Soft CPI But Falling Gold? The Disconnect Explained

Utsavi Gandhi

July 19, 2026

If you'd only read the inflation data, you'd have expected gold to rally this week. It didn't — and that disconnect is the story.

June US CPI landed Tuesday at 3.5% y/y, down sharply from May's 4.2% — the first monthly decline in five months, and the largest single-month drop in the headline rate since April 2020. Core inflation held at 2.6%. Both came in under consensus. On paper, exactly the kind of print that should have cooled rate-hike odds and lifted gold.

Instead, gold fell straight through US$4,000, currently trading around US$3,965–4,015, on track for its worst weekly decline in nearly six weeks. Silver got hit harder, breaking down to US$55–56 from the US$58–60 range it had held for a fortnight. The explanation is a tug-of-war: hawkish Fed commentary this week directly countered the soft CPI, while six straight nights of US strikes on Iran pushed Brent above US$85 and revived inflation concerns that overrode the usual "soft data → dovish Fed" logic. A useful reminder that gold trades on the expected path of policy, not the latest data point — and this week, Fed commentary beat data.

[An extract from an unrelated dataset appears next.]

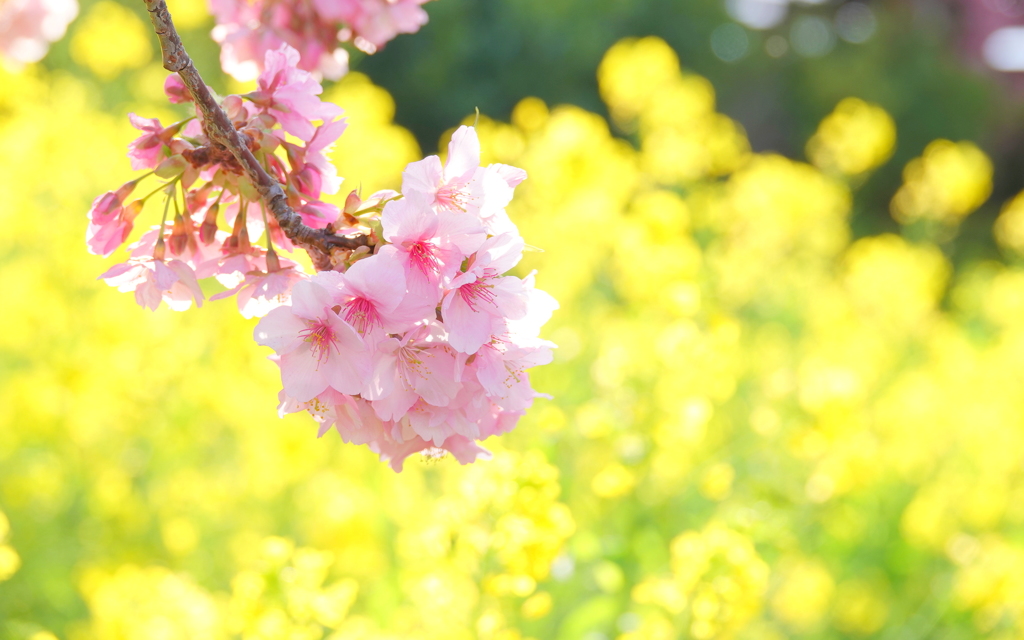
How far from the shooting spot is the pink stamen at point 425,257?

Next catalyst: FOMC 29 July, with no projections to hide behind. Notably, there's no Summary of Economic Projections at this meeting — statement language and Chair tone will carry the weight, with no dot-plot to soften or clarify the message. The June minutes showed a genuinely split 9-to-8 vote on whether a 2026 hike is warranted, so this is a real two-way risk event, not a formality.

Broker forecasts remain unusually wide, which is itself the signal. The World Gold Council's base case is rangebound through 2H26, with support around US$3,760 on any 10%+ drawdown. Canaccord just cut its long-term gold forecast 14.3% to US$4,747/oz — alongside a 20–22% haircut to ASX gold-miner price targets sector-wide, the more relevant number for our readers.

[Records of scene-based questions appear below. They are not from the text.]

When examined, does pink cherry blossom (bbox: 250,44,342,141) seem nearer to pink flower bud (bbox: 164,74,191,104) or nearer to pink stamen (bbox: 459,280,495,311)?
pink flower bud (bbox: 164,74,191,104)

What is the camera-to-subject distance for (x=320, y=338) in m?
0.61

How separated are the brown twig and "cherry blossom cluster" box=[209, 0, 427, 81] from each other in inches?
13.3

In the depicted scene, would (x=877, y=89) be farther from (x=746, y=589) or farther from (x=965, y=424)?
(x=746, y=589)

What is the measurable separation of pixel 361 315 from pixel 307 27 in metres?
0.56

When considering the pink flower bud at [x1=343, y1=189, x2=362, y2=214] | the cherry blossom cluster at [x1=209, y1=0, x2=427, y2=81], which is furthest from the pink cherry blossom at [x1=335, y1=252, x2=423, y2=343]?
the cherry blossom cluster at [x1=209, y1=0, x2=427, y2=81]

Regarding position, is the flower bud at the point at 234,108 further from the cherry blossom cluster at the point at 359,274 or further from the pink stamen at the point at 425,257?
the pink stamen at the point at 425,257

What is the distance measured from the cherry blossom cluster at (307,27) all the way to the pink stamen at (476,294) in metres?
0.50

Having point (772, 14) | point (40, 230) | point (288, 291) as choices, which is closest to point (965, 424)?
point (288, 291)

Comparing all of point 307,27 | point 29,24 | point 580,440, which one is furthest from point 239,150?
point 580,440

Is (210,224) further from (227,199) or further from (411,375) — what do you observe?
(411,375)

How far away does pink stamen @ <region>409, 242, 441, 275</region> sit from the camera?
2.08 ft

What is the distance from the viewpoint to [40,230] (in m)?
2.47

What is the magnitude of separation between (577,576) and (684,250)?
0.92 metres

The structural counterweight has just gained a new leg. China's central bank bought 14.93 tonnes in June — its largest monthly purchase since October 2023, and a 20th straight month of buying through the worst quarterly stretch since 2013. The pattern is the real story: purchases have accelerated roughly seven-fold since the start of the year (Jan–Feb combined ~70,000oz → March ~160,000oz → April ~260,000oz → May ~320,000oz → June's ~480,000oz), and critically, the buying kept accelerating through April and May even as the price rose — the behaviour of a deliberate reserve-policy decision, not opportunistic bargain-hunting.

Figure 1!

Hong Kong then launched its gold clearing system on 7 July. Read together, this isn't two developments — it's one: Beijing quietly builds the position while Hong Kong builds the public-facing infrastructure to eventually route gold futures delivery through Hong Kong vaults, settled in offshore RMB. An RMB internationalisation play wearing a gold-market-infrastructure costume. Whether this ultimately adds fuel to the structural bull case or a new layer of geopolitical volatility to the market depends entirely on how quickly Hong Kong converts scale into pricing power — London and New York still handle over 75% of daily volume between them.